(Text under study begins)

Editorial Standards
Medical Editorial Policy
Kenza Health Hub publishes healthcare education for general readers. Our goal is to make medical topics clearer, safer, and easier to act on without presenting general educational content as a substitute for personal diagnosis, treatment, or emergency care.
Purpose of our content
Our articles are written to help readers understand symptoms, conditions, medications, care pathways, and warning signs that may require medical attention. We aim to reduce confusion, encourage timely care, and explain health topics in plain language that non-specialists can follow.
We do not use our articles to diagnose individual readers or to replace a clinician's judgment. Educational information can help readers ask better questions and make safer decisions, but it is not a substitute for an in-person examination, a medical history, clinician-led testing, or emergency assessment.
How articles are created
Articles may begin with original editorial planning, internally drafted outlines, structured content workflows, or carefully reviewed source material. Each article is expected to be written in clear Kenza Health Hub language rather than copied from outside sources.
We prioritize practical reader questions such as what symptoms may mean, which forms of testing may be used, what safer next steps look like, and when delay could become risky.

(Text under study ends)
(Provided material begins)

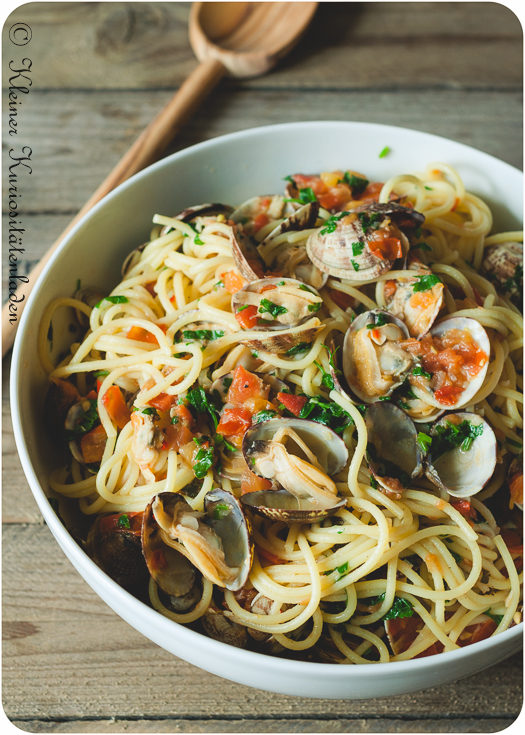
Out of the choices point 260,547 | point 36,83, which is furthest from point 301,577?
point 36,83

(Provided material ends)

## [To do]
1. For what kind of readers does Kenza Health Hub publish healthcare education, according to the medical editorial policy?
2. What four things does the medical editorial policy say educational information is not a substitute for?
3. Can you go on with the medical editorial policy, picking up after its last sentence?
The lines are separate material and not part of the medical editorial policy.

## [Answers by item number]
1. General readers.

2. An in-person examination, a medical history, clinician-led testing, and emergency assessment.

3.
How we review medical information
We aim to base medical claims on reputable clinical references, standard care guidance, and widely accepted public-health information when available. Before publishing or substantially revising a page, we review it for medical accuracy, internal consistency, readability, and alignment with the limits of general online education.
When a topic is clinically sensitive or likely to be misunderstood, we work to make the risk language more direct. That includes being explicit about uncertainty, variation in individual care decisions, and the point at which a reader should stop relying on online information and seek professional help.
Medical quality principles
We aim for content that is:
- People-first, written for reader understanding rather than keyword stuffing.
- Clear about uncertainty, especially when symptoms can overlap across conditions.
- Explicit about red flags and escalation signals that need urgent medical review.
- Careful not to overstate what home care, online triage, or general education can safely do.
- Consistent with common clinical practice while recognizing that individual care decisions differ.
- Written and updated with the expectation that readers may use the page during stressful health situations.
Safety boundaries
We avoid presenting our articles as personalized treatment instructions. Content is written for general education and should not be used as a standalone basis for diagnosing illness, starting or stopping prescription treatment, or delaying emergency care.
When a topic carries meaningful risk, we aim to say so directly. That includes symptoms such as trouble breathing, severe dehydration, chest pain, seizures, confusion, sudden neurological changes, or rapidly worsening weakness.
Review and updating
We revise articles when we improve clarity, expand weak sections, correct wording, remove low-quality material, or update the page to better reflect safer health guidance. We also review content when we identify duplication, thin coverage, or content that no longer meets our editorial standard.
Our publishing workflow is designed to discourage very short medical articles from being published as finished resources. We prefer more complete, structured coverage that includes symptoms, diagnostic context, treatment framing, prevention or management, and clear urgent-care guidance where appropriate.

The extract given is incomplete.